====== RAW DATA

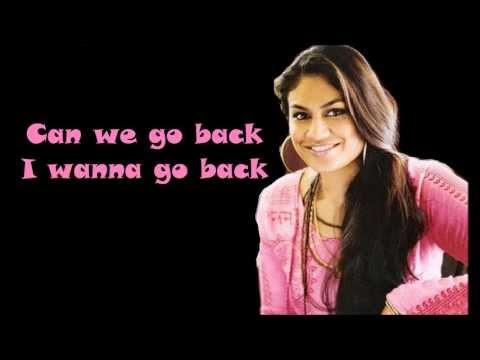 Can We Go Back - Aaradhna (Lyrics)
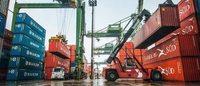 Associação de Comércio Exterior: país não pode depender do câmbio para exportar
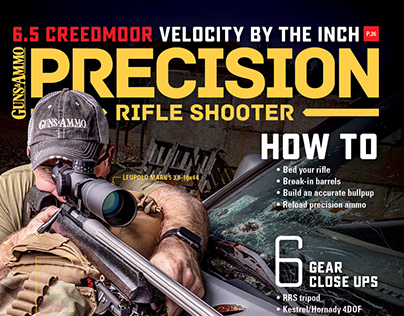 Precision Rifle Shooter magazine 2019 issue 2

============

### WHAT THE TASK REQUIRES
The whole listing above must be set down again exactly, but without its images.

### REPLY TO THE EXERCISE
 Can We Go Back - Aaradhna (Lyrics)
 Associação de Comércio Exterior: país não pode depender do câmbio para exportar
 Precision Rifle Shooter magazine 2019 issue 2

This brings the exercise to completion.